» GOAL: Reproduce word for word everything in the excerpt below on Bernadette O’Toole’s works after Un Coup de Dés, from "Bernadette O’Toole Booklet, two-staple" down to "permission of artist.".

» EXCERPT PROVIDED:
[BEGIN]
From Mallarmé’s marked-up proofs for his planned deluxe edition, we know that he viewed the double-page spread, not the single page, as the poem’s primary structural unit. Each of O’Toole’s blank double-page spreads can be seen as a voile alternative (“variant sail”), a phrase appearing on the NRF/Gallimard edition’s second double-page spread. With a different foregrounding of the gutter in each of her double-page spreads, O’Toole underscores both the variance within her Variant Sail and the important constancy of the double-page spread in the poem to which she is paying homage.

A bit more esoterically, the double-page spread suggests the quantity 2, an allusion to the result of thrown dice, their two faces up. It may also allude to the poem’s revolutionary versification, challenging French poetry’s Alexandrine, the traditional measure of 12 syllables usually divided into two hemistichs. It seem no accident that O’Toole has chosen a pattern of two-word titles for her booklets.

As If (2016)

As If (2016)
Bernadette O’Toole Booklet, two-staple saddle stitch. H205 x W140 mm, 16 pages. Edition of 25, of which this is #6.
Photo: Courtesy of Bernadette O’Toole; Books On Books Collection. Displayed with permission of artist.

The prints for Variant Sail in turn inspired paintings (same dimensions) that are reproduced in the second booklet As If, which takes its two-word title from the poem’s central double-page spread, the one beginning and ending COMME SI (“as if”). Mallarmé’s words are no longer detectable. What is detectable instead is each brushstroke on the painted surfaces. It is as if the work As If appropriates the work Variant Sail, just as Variant Sail appropriates Un Coup de Dés.

“Appropriation” may not be the right characterization. Re-contextualizing, re-purposing or re-cycling perhaps. Consider where O’Toole goes next with these two other works not in the Books On Books Collection at the moment.

Variant Sail II (2016)

For Variant Sail (II), O’Toole incorporates an inventive sculptural work that she calls a “gesture”. In a black presentation box, a translation of Un Coup de Dés rests beside a small painted gesture, oil on plaster. Here is her description of the process by which a gesture is created:

The process of making the work involved tracing my brush-stroke into a bed of clay, pushing into the surface which proved resistant at first. Plaster was poured into the indent, casting the absent gesture [brush-mark]. Once the form had set, I separated it from the bed of clay and took hold of the object. The absent gesture [brush-mark] had become embodied. The form was simultaneously liberated from the mould, and from the limitation of the painting surface. It was cast out, recalling the Japanese practice known as, ‘flung-ink’, which Norman Bryson observes is ‘thrown’ as one throws dice. — [Interview with Josie Jenkins, 22 November 2020]

Variant Sail II has appropriated, re-cycled, re-purposed or re-contextualized the works Variant Sail and As If in several ways — by transforming the surface brushstroke into a three-dimensional object, by juxtaposing those two works (through the gesture) with the translation

A Rare State (2018)
[END]
» EXCERPTED RECORDS:
[BEGIN]
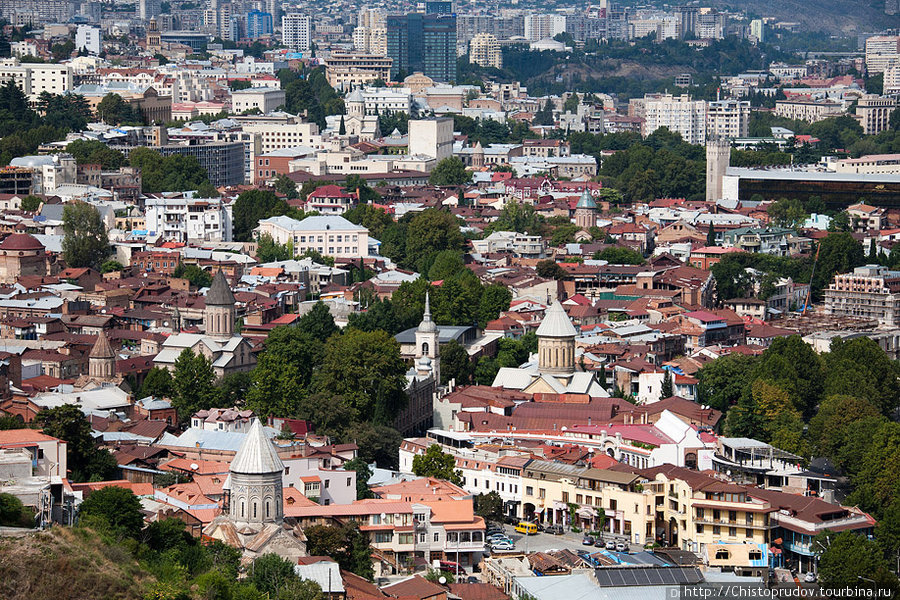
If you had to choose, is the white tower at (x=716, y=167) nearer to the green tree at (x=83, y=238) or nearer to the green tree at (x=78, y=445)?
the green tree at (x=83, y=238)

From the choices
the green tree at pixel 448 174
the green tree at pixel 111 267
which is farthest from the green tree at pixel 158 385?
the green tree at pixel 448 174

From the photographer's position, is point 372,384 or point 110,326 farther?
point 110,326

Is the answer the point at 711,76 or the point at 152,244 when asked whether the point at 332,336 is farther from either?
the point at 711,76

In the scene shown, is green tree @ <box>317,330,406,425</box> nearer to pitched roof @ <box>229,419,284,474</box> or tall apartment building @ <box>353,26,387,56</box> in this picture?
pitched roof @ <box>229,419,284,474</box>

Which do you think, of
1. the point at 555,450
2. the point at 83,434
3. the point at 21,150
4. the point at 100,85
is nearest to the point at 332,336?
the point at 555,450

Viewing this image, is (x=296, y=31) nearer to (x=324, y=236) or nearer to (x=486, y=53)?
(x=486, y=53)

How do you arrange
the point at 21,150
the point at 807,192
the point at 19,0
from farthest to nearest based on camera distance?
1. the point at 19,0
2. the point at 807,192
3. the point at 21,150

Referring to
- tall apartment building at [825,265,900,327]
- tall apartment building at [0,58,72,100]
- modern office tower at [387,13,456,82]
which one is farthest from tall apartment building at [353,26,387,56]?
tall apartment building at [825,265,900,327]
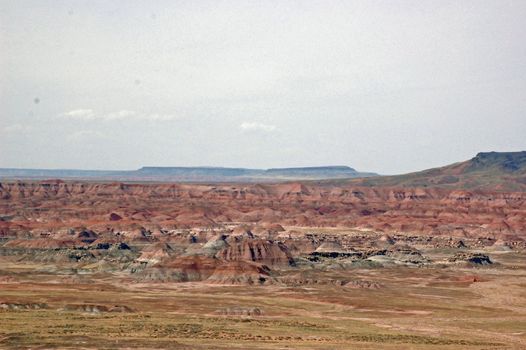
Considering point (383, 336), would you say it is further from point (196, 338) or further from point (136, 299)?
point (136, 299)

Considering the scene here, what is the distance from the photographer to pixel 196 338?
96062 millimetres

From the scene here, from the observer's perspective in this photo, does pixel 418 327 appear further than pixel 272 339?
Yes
[END]
[BEGIN]
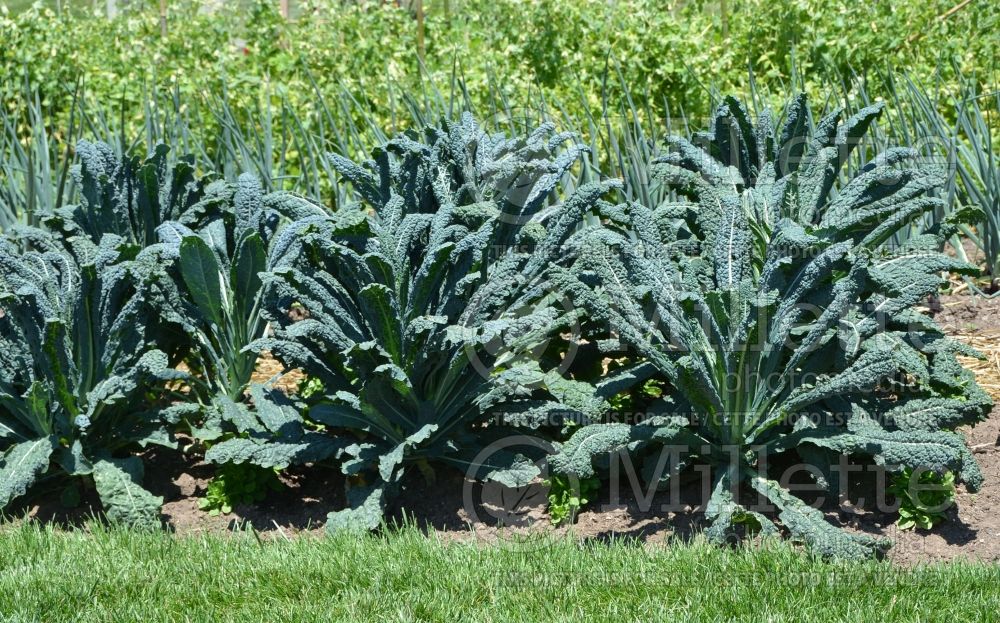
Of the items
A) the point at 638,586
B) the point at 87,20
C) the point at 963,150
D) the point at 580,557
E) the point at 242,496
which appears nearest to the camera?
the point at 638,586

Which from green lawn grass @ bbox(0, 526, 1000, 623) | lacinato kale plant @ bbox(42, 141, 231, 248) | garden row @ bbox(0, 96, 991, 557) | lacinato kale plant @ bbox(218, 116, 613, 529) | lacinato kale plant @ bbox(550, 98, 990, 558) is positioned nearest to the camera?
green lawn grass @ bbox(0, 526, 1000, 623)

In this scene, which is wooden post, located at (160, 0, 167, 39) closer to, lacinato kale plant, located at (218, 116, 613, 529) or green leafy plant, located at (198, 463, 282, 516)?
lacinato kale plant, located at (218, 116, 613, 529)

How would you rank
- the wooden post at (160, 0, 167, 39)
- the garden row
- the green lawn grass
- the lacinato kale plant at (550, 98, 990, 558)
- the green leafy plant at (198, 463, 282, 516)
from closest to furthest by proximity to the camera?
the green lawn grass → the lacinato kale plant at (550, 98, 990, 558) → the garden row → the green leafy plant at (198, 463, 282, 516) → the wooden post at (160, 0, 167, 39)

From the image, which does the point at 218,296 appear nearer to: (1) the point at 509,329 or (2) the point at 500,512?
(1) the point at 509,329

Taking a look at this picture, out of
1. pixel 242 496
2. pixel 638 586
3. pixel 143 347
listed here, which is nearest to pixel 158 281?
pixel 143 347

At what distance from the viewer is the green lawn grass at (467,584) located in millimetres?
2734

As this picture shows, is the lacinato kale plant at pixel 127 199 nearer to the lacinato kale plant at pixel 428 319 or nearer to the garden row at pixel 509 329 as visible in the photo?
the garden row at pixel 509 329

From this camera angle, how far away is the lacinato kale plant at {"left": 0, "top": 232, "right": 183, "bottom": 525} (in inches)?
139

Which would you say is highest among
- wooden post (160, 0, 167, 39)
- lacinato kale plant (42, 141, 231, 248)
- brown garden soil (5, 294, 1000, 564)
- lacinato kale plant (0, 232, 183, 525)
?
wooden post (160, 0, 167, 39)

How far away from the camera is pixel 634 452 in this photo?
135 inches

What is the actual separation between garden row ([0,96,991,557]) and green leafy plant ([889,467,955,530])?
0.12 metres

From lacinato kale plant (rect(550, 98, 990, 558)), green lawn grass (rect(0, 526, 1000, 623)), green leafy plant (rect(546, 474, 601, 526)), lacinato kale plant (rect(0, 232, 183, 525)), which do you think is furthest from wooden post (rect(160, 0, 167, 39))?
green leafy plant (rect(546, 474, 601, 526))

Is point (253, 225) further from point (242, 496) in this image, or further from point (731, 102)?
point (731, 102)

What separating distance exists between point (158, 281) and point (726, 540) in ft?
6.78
[END]
[BEGIN]
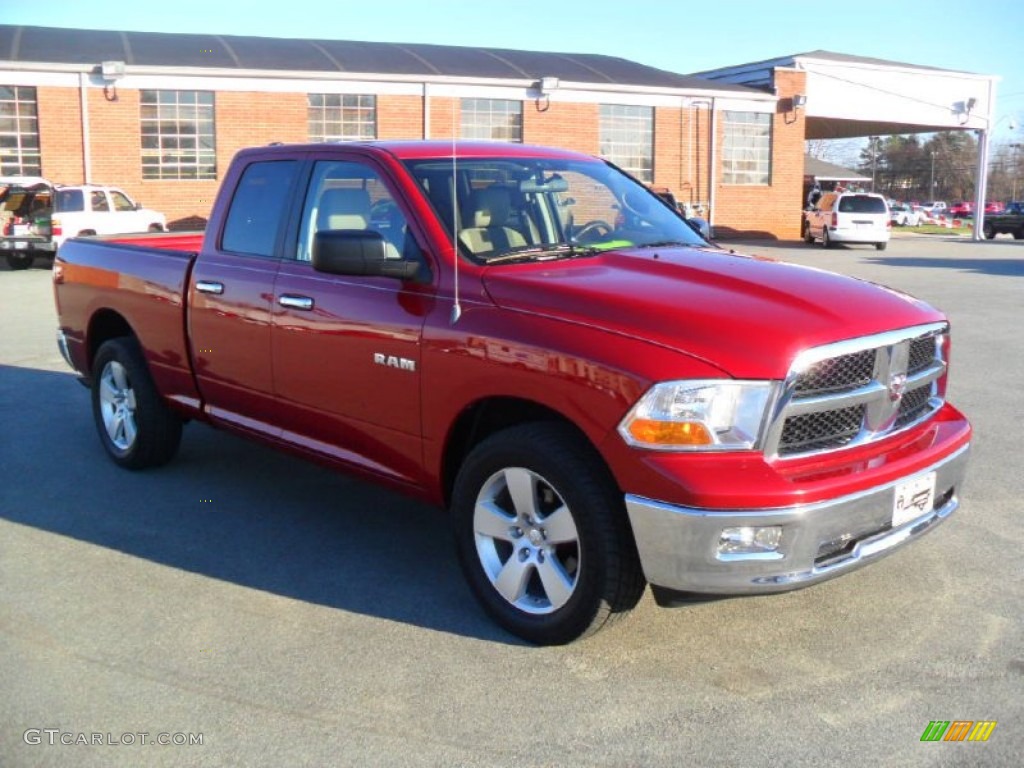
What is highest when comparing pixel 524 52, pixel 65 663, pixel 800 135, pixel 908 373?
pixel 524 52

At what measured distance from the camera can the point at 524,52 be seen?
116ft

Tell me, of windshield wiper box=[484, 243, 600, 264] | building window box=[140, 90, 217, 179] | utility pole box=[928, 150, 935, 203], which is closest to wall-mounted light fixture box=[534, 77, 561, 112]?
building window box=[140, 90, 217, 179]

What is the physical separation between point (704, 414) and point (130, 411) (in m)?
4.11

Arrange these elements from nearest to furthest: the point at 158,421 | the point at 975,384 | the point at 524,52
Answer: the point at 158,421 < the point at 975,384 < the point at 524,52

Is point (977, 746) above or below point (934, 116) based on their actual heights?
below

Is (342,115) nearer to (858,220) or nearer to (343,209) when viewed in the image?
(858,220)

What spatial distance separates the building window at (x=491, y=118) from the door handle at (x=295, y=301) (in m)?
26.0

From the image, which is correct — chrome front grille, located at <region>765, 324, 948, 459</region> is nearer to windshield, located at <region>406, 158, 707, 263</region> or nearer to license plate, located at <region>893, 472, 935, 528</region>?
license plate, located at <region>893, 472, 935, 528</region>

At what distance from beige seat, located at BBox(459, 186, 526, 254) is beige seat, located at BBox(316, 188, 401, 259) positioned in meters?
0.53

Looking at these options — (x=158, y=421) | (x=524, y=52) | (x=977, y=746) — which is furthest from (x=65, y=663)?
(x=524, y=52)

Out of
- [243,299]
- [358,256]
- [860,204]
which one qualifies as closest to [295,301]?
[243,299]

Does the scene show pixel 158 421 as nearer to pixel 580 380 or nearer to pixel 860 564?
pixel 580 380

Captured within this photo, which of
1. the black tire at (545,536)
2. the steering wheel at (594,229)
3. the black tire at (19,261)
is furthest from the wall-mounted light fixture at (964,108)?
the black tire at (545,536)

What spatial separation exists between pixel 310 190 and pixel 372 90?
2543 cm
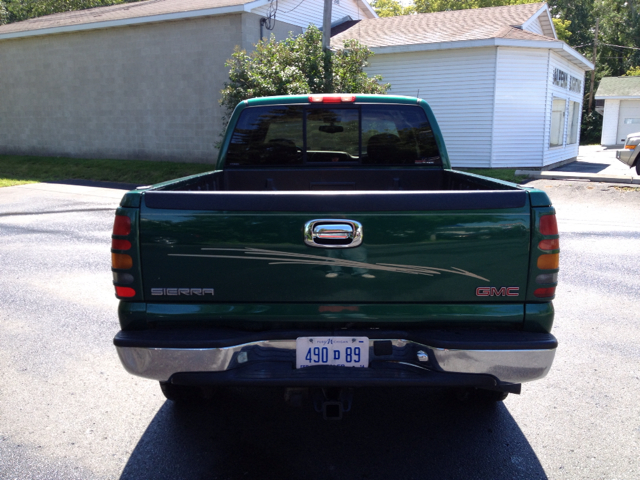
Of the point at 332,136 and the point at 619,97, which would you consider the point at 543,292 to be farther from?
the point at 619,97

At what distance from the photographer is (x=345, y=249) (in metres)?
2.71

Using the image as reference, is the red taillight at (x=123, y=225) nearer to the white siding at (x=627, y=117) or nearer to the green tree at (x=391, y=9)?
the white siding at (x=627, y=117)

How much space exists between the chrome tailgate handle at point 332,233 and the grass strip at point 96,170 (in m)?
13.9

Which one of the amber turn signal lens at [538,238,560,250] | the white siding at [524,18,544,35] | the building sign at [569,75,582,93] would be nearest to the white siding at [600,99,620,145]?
[END]
» RESULT FOR THIS EXERCISE:
Bernadette O’Toole Booklet, two-staple saddle stitch. H205 x W140 mm, 16 pages. Edition of 25, of which this is #6.
Photo: Courtesy of Bernadette O’Toole; Books On Books Collection. Displayed with permission of artist.